While digging the tunnel, the rebels found a previous, spacious tunnel which had been dug by the anarchist Gino Gatti for a previous mass escape of political prisoners forty years prior.
One escapee later recalled: “We had all assumed that this tunnel, when it was discovered, had to be carefully sealed off. Now, however, we have come to see that in 1931, the repression was limited to bricking up the two entrances with concrete and filling in the rest with sand… We had made a historic find. We were in a museum. And we could not tell the world about it. When we cleared the sand from that warm tunnel, we could see in its vaults and on its walls, clear, the still-fresh traces of their tools. They seemed to speak.
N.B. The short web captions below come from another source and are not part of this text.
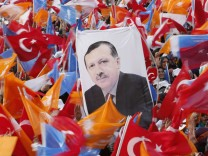 Supporters hold up a portrait of Turkey's PM Erdogan while waving Turkish and AKP flags during an election rally in Istanbul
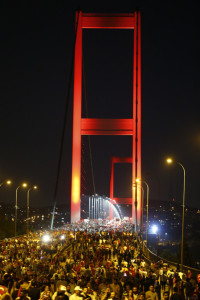 Pro-government demonstrators march over the Bosphorus Bridge, from the Asian to the European side of Istanbul, Turkey, July 21, 2016. REUTERS/Osman Orsal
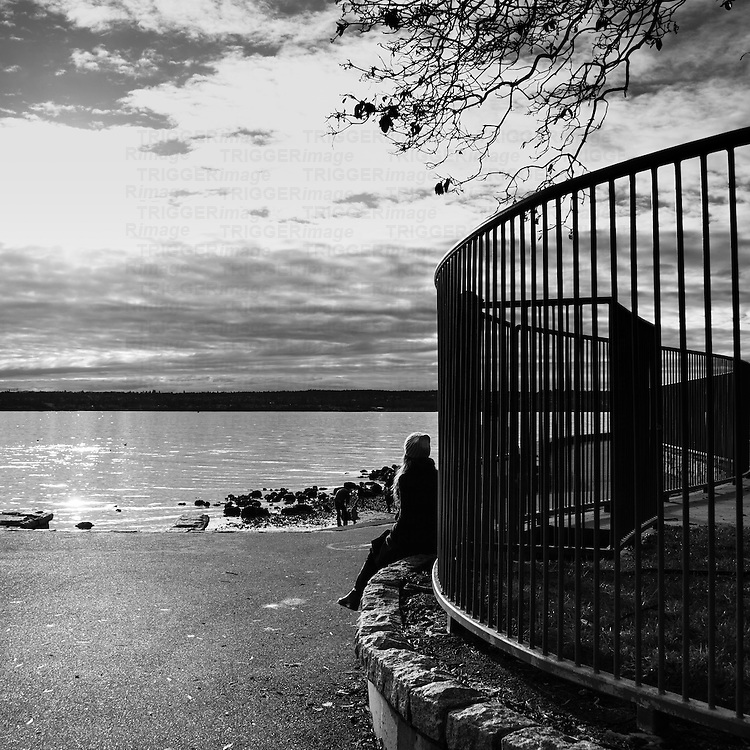 A lone woman sitting along a curved wall with a fence, watching people on the beach during winter.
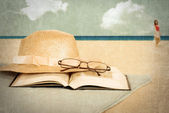 Vintage beach with book and hat — Stock Photo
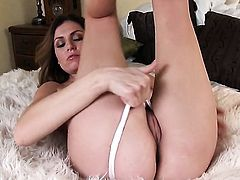 With gigantic hooters and hairless snatch has fire in her eyes as she fucks herself with toy
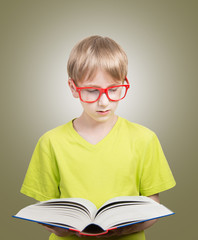Preteen boy reading a book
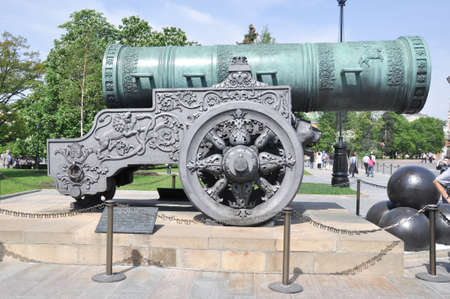 Historic cannon and balls in front of a church at the Kremlin. War and Peace united at the Kremlin. photo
Transmitting to those of us who could have been their grandchildren, a fraternal message: us too, brothers, us too… One could tell, on those walls polished by the work of time, solidarity and patience, the anarchist picks, one by one… The eternal struggle for freedom, the same struggle, the stubborn and courageous language of the oppressed of yesterday and today crossed by destiny’s mandate there, under the concrete, at the exit of a prison. … They, the comrades of ‘31, came from the toilet next to the blacksmith’s shop. We, those of '71, came from the cells. That’s why their oblique path crossed ours”.
The prisoners then used the old tunnel to store earth and tools for the new. On the night of the escape, the Tupamaros left a small sigh at the junction of the tunnels: “Here two generations, two ideologies and the same destiny cross: freedom”.